Entity Resolution Examples

Three real-world scenarios that show how the Entity Resolution check is typically used in production: deduplicating a customer master by name and address, consolidating businesses by name with phonetic and substring matching, and matching contacts within a tenant boundary using a blocking field.

Each scenario shows the Source Records that would appear in the resulting Shape Anomaly. Source Records surface one example row per distinct value of the distinction field within each non-compliant cluster, alongside the cluster identifier _qualytics_entity_id so the cluster boundaries are visible.

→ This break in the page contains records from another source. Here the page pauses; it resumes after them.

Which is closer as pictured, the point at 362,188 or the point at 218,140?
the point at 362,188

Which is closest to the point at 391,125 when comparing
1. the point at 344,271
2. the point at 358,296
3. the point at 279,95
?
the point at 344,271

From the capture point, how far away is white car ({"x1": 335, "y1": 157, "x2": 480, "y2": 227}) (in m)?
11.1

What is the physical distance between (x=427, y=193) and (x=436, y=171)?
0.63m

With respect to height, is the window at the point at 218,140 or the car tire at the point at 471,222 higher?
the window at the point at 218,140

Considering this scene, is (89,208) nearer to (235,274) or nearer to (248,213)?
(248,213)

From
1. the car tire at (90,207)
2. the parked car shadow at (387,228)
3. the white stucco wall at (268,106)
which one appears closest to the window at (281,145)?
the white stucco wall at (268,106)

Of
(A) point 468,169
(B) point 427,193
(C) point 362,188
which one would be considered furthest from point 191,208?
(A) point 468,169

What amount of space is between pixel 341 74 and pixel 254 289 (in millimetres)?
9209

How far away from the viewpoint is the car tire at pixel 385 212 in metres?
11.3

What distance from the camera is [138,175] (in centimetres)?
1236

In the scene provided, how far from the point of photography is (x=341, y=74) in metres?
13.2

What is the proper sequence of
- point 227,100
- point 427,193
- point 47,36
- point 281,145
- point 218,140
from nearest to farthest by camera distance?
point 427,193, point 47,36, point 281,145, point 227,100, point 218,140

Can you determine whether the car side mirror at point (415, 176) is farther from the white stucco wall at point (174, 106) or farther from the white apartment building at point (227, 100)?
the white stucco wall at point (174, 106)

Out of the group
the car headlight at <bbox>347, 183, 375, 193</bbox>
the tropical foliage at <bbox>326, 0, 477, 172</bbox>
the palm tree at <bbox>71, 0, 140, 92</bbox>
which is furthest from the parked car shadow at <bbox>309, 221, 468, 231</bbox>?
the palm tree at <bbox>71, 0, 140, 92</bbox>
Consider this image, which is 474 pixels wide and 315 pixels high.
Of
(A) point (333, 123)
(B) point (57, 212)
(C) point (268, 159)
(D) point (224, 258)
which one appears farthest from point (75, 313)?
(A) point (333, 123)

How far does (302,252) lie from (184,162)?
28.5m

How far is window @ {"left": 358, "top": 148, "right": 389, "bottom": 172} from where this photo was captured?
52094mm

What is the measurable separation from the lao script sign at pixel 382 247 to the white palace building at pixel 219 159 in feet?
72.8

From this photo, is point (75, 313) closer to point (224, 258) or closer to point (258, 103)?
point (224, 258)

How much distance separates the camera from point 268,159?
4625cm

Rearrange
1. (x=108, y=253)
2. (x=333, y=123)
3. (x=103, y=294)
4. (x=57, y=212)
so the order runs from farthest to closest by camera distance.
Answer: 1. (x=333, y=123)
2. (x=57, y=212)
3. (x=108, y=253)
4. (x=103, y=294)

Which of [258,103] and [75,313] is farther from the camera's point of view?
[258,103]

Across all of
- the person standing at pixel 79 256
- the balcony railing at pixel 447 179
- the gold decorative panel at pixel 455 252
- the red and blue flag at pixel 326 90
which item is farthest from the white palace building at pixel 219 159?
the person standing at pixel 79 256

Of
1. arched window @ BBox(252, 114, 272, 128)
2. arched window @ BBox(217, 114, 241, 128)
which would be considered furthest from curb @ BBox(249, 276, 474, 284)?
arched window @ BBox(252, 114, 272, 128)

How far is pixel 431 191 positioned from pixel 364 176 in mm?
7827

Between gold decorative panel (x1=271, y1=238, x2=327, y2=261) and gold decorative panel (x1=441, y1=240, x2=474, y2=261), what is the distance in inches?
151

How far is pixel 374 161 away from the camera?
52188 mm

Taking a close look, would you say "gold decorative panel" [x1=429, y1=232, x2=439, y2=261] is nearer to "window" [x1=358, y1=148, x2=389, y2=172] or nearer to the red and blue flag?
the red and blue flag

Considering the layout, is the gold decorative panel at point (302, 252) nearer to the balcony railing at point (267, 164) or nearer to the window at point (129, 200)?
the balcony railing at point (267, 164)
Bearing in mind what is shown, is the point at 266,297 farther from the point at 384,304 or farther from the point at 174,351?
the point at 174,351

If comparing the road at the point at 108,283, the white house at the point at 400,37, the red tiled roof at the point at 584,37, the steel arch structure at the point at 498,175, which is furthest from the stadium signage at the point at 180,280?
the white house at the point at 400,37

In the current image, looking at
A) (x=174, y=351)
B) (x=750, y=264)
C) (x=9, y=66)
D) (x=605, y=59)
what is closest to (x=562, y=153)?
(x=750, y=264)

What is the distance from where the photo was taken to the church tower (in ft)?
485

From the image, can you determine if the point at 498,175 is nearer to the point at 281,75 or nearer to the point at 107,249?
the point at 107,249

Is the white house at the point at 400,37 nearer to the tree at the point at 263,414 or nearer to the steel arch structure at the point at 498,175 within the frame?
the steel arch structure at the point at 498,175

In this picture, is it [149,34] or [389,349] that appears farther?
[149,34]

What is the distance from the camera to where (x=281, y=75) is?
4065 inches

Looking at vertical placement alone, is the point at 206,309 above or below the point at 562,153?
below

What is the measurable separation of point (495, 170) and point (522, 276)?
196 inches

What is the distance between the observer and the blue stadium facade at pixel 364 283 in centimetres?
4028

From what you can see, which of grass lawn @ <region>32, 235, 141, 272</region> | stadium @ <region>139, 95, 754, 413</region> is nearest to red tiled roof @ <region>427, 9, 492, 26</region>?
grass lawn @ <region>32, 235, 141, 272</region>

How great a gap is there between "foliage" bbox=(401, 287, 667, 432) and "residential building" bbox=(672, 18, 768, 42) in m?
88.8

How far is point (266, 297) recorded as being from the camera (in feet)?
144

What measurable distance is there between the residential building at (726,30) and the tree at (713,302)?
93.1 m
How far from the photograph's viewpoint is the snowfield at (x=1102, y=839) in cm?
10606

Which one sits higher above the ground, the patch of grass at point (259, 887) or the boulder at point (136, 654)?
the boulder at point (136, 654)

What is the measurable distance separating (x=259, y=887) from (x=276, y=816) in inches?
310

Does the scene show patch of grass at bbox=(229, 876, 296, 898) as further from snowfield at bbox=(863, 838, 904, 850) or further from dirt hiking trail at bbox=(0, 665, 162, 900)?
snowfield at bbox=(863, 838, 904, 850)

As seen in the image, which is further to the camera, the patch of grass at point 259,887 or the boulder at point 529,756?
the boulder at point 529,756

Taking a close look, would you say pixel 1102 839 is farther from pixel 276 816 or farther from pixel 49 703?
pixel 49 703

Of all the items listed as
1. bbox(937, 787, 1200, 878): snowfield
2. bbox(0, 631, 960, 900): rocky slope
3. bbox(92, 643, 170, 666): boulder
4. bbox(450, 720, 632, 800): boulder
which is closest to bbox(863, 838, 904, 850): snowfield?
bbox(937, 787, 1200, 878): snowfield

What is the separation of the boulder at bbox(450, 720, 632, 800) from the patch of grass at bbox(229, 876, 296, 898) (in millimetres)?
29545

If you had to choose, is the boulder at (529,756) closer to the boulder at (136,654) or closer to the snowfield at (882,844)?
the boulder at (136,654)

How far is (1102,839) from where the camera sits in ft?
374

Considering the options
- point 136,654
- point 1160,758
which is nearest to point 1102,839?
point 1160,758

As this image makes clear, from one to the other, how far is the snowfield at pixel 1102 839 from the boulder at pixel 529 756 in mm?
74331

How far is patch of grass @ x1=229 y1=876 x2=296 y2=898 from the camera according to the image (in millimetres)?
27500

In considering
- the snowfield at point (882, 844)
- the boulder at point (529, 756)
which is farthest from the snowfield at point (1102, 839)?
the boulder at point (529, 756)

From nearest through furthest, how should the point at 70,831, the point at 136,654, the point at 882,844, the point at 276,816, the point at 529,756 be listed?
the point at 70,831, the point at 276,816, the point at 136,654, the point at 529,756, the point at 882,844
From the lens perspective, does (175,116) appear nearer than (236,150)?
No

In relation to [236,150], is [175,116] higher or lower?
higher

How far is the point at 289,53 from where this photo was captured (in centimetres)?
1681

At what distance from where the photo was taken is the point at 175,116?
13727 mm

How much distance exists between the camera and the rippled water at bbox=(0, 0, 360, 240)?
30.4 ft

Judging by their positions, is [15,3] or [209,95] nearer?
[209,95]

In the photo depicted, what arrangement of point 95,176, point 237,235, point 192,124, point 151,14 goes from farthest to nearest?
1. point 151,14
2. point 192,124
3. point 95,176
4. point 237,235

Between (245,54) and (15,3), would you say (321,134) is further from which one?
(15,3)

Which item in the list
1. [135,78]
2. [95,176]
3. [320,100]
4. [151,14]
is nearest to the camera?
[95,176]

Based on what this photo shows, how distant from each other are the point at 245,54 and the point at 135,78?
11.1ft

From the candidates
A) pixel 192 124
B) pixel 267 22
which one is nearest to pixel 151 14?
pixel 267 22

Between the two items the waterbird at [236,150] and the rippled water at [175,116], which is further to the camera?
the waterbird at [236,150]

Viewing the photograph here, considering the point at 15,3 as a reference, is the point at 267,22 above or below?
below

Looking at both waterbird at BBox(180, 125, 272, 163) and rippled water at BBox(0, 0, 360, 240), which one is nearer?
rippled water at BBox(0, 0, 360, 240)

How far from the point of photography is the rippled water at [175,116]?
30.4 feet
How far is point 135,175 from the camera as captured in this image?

Customer Master DeduplicationBusiness Name Consolidation with HomophonesTenant-Scoped Resolution with a Blocking Field

The situation: Your customers table is the master record for downstream billing. Each row has a customer_id that should be the single identifier per customer, but historic ingestions from multiple sources have produced near-duplicate records with slightly different spellings of the same person's full_name and address. You want Entity Resolution to surface customers where two different customer_id values plausibly describe the same person.

Check configuration

Field	Value
Rule	Entity Resolution
Distinction Field	`customer_id`
Target Fields	`full_name` (String, `fuzzy`, `pair_substrings: true`, `weight: 1.0`), `address` (String, `fuzzy`, `weight: 0.8`)
Composite Match Threshold	`0.75`
Filter	(none)
Custom Anomaly Description	Off
Status	Active
Owner	(check creator)
Anomaly Assignee	(customer-data steward)
Tags	`pii`, `master-data`
Additional Metadata	`jira: DATA-4101`
Description	Customers with similar names and addresses must share a customer_id

Payload

{
    "description": "Customers with similar names and addresses must share a customer_id",
    "rule": "entityResolution",
    "fields": [],
    "container_id": 145,
    "filter": null,
    "properties": {
        "distinct_field_name": "customer_id",
        "composite_match_threshold": 0.75,
        "target_fields": [
            {
                "upickle_type": "StringTargetField",
                "field_name": "full_name",
                "match_type": "fuzzy",
                "pair_substrings": true,
                "pair_homophones": false,
                "consider_term_frequency": false,
                "weight": 1.0
            },
            {
                "upickle_type": "StringTargetField",
                "field_name": "address",
                "match_type": "fuzzy",
                "pair_substrings": false,
                "pair_homophones": false,
                "consider_term_frequency": false,
                "weight": 0.8
            }
        ]
    },
    "tags": ["pii", "master-data"],
    "additional_metadata": {"jira": "DATA-4101"},
    "anomaly_message_field": null,
    "template_id": null,
    "status": "Active",
    "owner_id": 7,
    "default_anomaly_assignee_id": 12
}

Source Records

_qualytics_entity_id	customer_id	full_name	address
ent-a01f	1001	Alice Cohen	142 Maple St
ent-a01f	1057	Alice C.	142 Maple Street
ent-b73c	1102	Catherine Wu	87 Elm Avenue
ent-b73c	1184	Catherine Wu	87 Elm Ave.

What gets flagged

Two non-compliant clusters appear in the source records:

ent-a01f resolved two records the platform considers the same customer ("Alice Cohen, 142 Maple St" ↔ "Alice C., 142 Maple Street"). The fuzzy match on full_name reaches the threshold because pair_substrings promotes "Alice C." against "Alice Cohen", and the address pair is near-identical. The cluster holds two different customer_id values (1001 and 1057), so it is non-compliant.
ent-b73c resolved two records with identical names and only a punctuation difference in address. The cluster holds two different customer_id values (1102 and 1184), so it is also non-compliant.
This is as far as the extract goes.